RandomForestClassifier(bootstrap=True, class_weight=None, criterion='gini',
            max_depth=None, max_features='auto', max_leaf_nodes=16,
            min_impurity_decrease=0.0, min_impurity_split=None,
            min_samples_leaf=1, min_samples_split=2,
            min_weight_fraction_leaf=0.0, n_estimators=500, n_jobs=-1,
            oob_score=False, random_state=None, verbose=0,
            warm_start=False)

In [15]:
y_pred_rf = rnd_clf.predict(X_test)

In [17]:
accuracy_score(y_test, y_pred_rf)

0.92

### Feature Importance
Random forests let you measure the relative importance of each input feature. Measured by how much tree nodes that use a feature reduce impurity (on average across all trees in forest).

In [18]:
from sklearn.datasets import load_iris
iris = load_iris()

rnd_clf = RandomForestClassifier(n_estimators=500, n_jobs=-1)
rnd_clf.fit(iris["data"], iris["target"])

RandomForestClassifier(bootstrap=True, class_weight=None, criterion='gini',
            max_depth=None, max_features='auto', max_leaf_nodes=None,
            min_impurity_decrease=0.0, min_impurity_split=None,
            min_samples_leaf=1, min_samples_split=2,
            min_weight_fraction_leaf=0.0, n_estimators=500, n_jobs=-1,
            oob_score=False, random_state=None, verbose=0,
            warm_start=False)

In [19]:
for name, score in zip(iris["feature_names"], rnd_clf.feature_importances_):
    print(name, score)

sepal length (cm) 0.09980536920905438
sepal width (cm) 0.02270575768013286
petal length (cm) 0.422175217711915
petal width (cm) 0.45531365539889745


Shows that sepal length and width are not that important of features. Random forests are a good way to get an idea of which features are important in your data.

### Boosting
(Hypothesis Boosting) is any ensemble method that can combine several weak learners into a strong learner.

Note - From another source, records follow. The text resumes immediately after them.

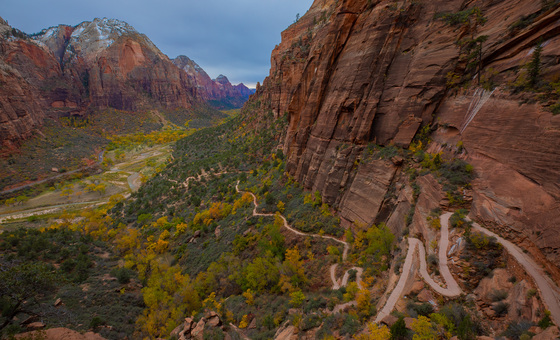 Zion National Park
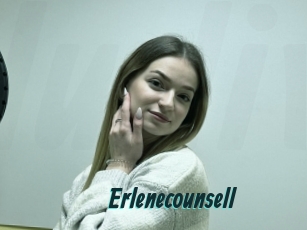 Erlenecounsell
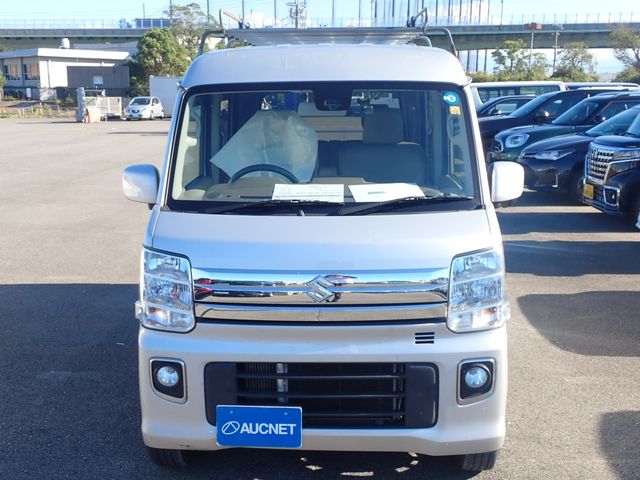 Suzuki EVERY WAGON 2018-10 24043-3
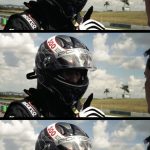 Lucas Lucco Instagram - Dia 01 - Start nos treinos no Autódromo Internacional Ayrton Senna em Goiânia/GO. Calor de 31° com sensação de 50 dentro do carango! Domingo vai ser marcha atrás de marcha! 🙏🏽🏁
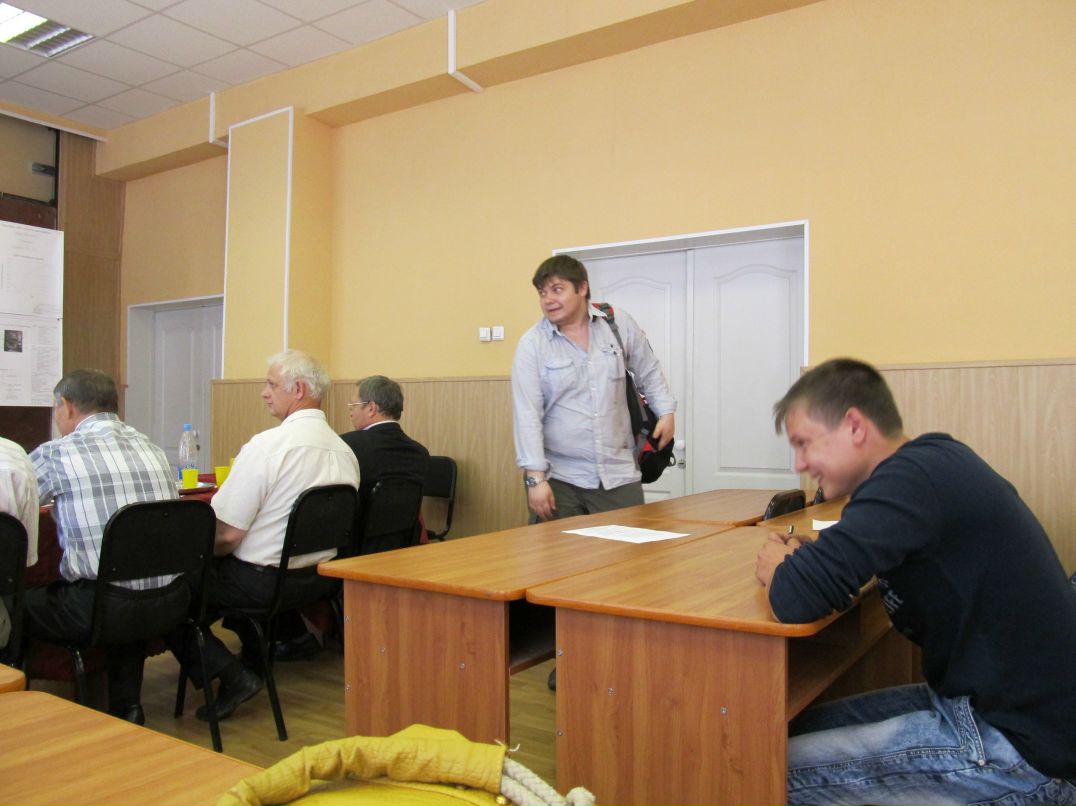 Дмитрий Киселёв фотография #35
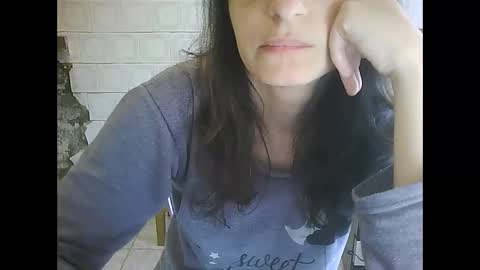 sweet4y0u online show from April 7, 3:03 pm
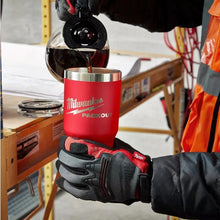Termo Portatil Packout Vaso 30oz 887ml 48228393r Milwaukee Rojo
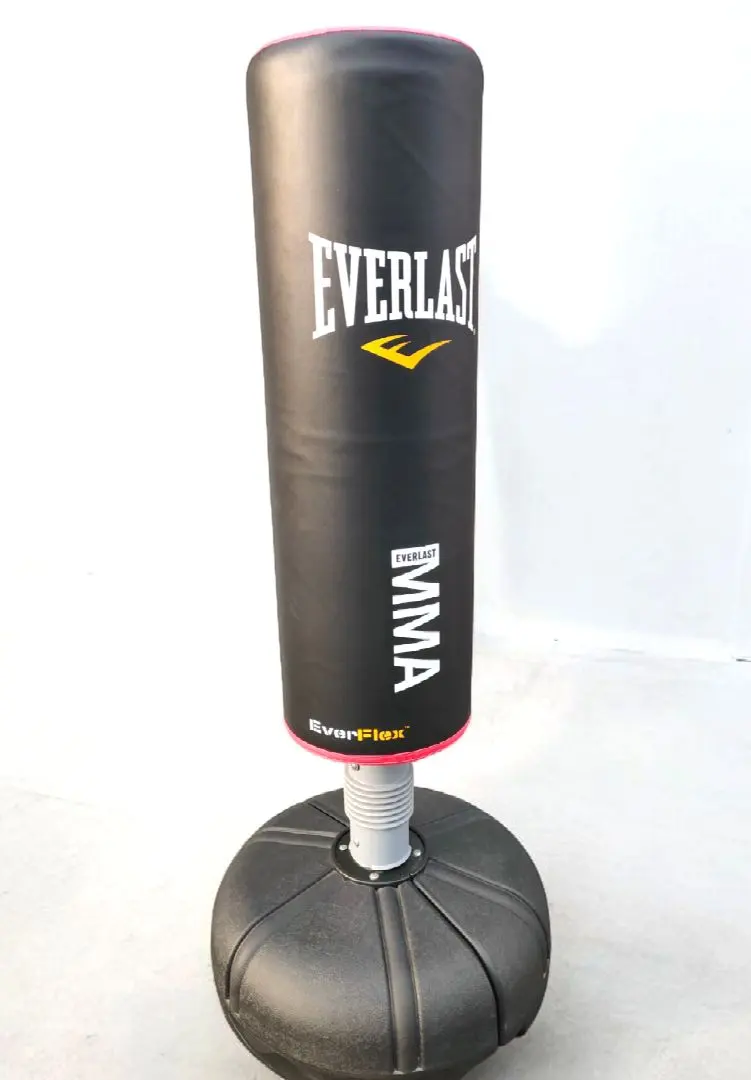 2026年最新】サンドバッグ EVERLASTの人気アイテム - メルカリ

AdaBoost (Adaptive Boosting
- Sequentially run models and for each data point they mis classify, increase the weight to better fit in the next round.

### Gradient Boosting


In [23]:
from sklearn.tree import DecisionTreeRegressor

tree_reg1 = DecisionTreeRegressor(max_depth=2)
tree_reg1.fit(X,y)

#train second tree on the residual errors made by first predictor
y2 = y - tree_reg1.predict(X)
tree_reg2 = DecisionTreeRegressor(max_depth=2)
tree_reg2.fit(X,y2)

#Repeat for 3rd tree
y3 = y2 - tree_reg2.predict(X)
tree_reg3 = DecisionTreeRegressor(max_depth=2)
tree_reg3.fit(X,y3)

#run the whole ensemble.
y_pred = sum(tree.predict(X_new) for tree in (tree_reg1, tree_reg2, tree_reg3))

In [None]:
#Use GradientBoostingRegressor for a built in version.

## Stacking
Instead of using a simple voting scheme with an ensemble, you can train another model to take in the outputs of the ensemble predictors, and then make the final prediction. (extra model is called blender, or meta learner).